EXCERPT TO READ ->

□ □ □

Back during the days of the Reagan Administration, I was participating in the Tri-Delta Antiques Show in Dallas. Among the artworks on display in my booth was a cast of Frederic Remington’s iconic bronze The Bronco Buster. An older gentleman visiting the booth examined it for several moments and then turned to me.
“My grandfather had one of these when I was a boy, and he told me he was leaving it to me,” he said.
“Oh, really?” I answered. “Well, if you still have it, I’d love to talk with you about buying it.” “Have it?” He fumed, “I never got it! My mother gave it to the White House!” Now, every time he turned on the evening news, there was President Reagan in the Oval Office, and there in the background was the sculpture that my visitor felt rightly belonged to him.
It is a mercy that my visitor probably shuffled off his mortal coil years ago, given all the aggravation he would have suffered during the period since our chat, because through every administration, Republican or Democratic, persons viewing an image of the current inhabitant of the Oval Office could be assured of seeing The Bronco Buster sitting somewhere in the background. I wouldn’t be surprised if there’s a Federal statute mandating that it be always on view.
I’ve been thinking about Remington since I viewed a recent webinar on the traveling exhibition “Mythmakers: The Art of Winslow Homer and Frederic Remington,” which is currently on view at the Amon Carter Museum. The speakers at the webinar were Maggie Adler, the curator of American art at the museum, and Adam Gopnik, a writer for The New Yorker who has written extensively on art. “Homer and Remington were touted by turn-of-the-century critics as artists whose work reinforced an American identity rooted in action, independence, and communion with the outdoors,” says the museum’s press release, adding that both artists cultivated this perception of themselves.
One of the interesting points mentioned by Adler and Gopnik was that this mythmaking was not based in fact. The fame of Homer and Remington would have been impossible without their connection with New York City: both artists came to national prominence because of the work they did as illustrators for New York magazines at the beginning of their careers. It was work that each sought to downplay later in life, but it was essential for their starts.
I have written before about the advantage of a New York connection, but this necessity is often ignored in the public imagination. Gopnik pointed out that in France, serious artists are expected to be connected with Paris, but that Americans like the idea of solitary geniuses working out there in the wilderness, on the coast of Maine like Homer at Prouts Neck, or like Remington, deep in Indian Country.
Both artists influenced the way we imagine their worlds. Homer’s fishmen in their Sou’wester hats, hauling in their nets on a foggy sea, remain icons of American art. Remington’s scenes of cavalrymen and Native Americans are even more iconic, for, as Gopnik said, they influenced film directors like Howard Hawks and John Ford. Our view of the 19th century American West, nurtured by a century of Hollywood Westerns and their television offspring, comes directly from Remington.

□ □ □

RECORDED INFORMATION ->
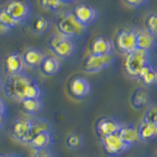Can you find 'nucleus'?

□ □ □

EXERCISES ->
(1) Answer these questions from the essay on Homer and Remington, one line each:
(a) At what show in Dallas did the author have a booth?
(b) Which museum is currently showing the "Mythmakers" exhibition?
(c) Which two film directors does Gopnik say Remington influenced?
(2) Reproduce the passage of the essay on Homer and Remington starting with "One of the interesting" and going on through "for their starts.".
(3) Carry the essay on Homer and Remington forward by writing the part that comes after its last sentence.

RESPONSE LIST ->
(1)
(a) The Tri-Delta Antiques Show
(b) The Amon Carter Museum
(c) Howard Hawks and John Ford

(2)
One of the interesting points mentioned by Adler and Gopnik was that this mythmaking was not based in fact. The fame of Homer and Remington would have been impossible without their connection with New York City: both artists came to national prominence because of the work they did as illustrators for New York magazines at the beginning of their careers. It was work that each sought to downplay later in life, but it was essential for their starts.

(3)
Perceptions, however, have changed. In Remington’s West, the white man is always the hero, and the Native American is at best a quaint relic of a dying civilization and at worst a murderous savage. Remington held many of the racist, anti-immigrant, and anti-Semitic opinions of WASPs of his time, and such views, expressed in now-published private correspondence, have earned him many a lambasting in recent years.
Remington’s art has long been suspect among East Coast critics as something enjoyed by the unwashed, movie-going masses, perhaps, but inappropriate for “high” culture. With recent deconstruction of the racism inherent in colonial tropes, furthermore, attacks on Remington’s art have intensified. “Remington has always been hated by the right people,” Gopnik remarked.
And yet the paintings and sculptures remain popular, and they are popular because of the exciting stories they tell. A Dash for the Timber, in the Amon Carter’s collection, is a perfect example of this work.
Toward the end of the webinar, talking about changing perceptions and their effect on the art of the past, Adler asked Gopnik his feelings about the current push to remove statues of Confederate generals from display in city squares. Gopnik replied that three considerations apply in such cases: the conduct of the general in the war, the context in which he is presented, and the artistic merit of the sculpture. He added that while he might support the removal of a sculpture from a public space, he would never support its destruction.
Whether it’s loved or hated by critics and art historians, Remington’s art will always be popular, the Western scenes, anyway. They’re well-painted and well-sculpted, something in which the eye can revel.
In his poem, “In Memory of W.B. Yeats,” W.H. Auden wrote,
Time that is intolerant
Of the brave and innocent,
And indifferent in a week
To a beautiful physique,
Worships language and forgives
Everyone by whom it lives,
Pardons cowardice, conceit,
Lays its honors at their feet.
Time that with this strange excuse
Pardoned Kipling and his views,
And will pardon Paul Claudel,
Pardons him for writing well.
And so with Remington’s art.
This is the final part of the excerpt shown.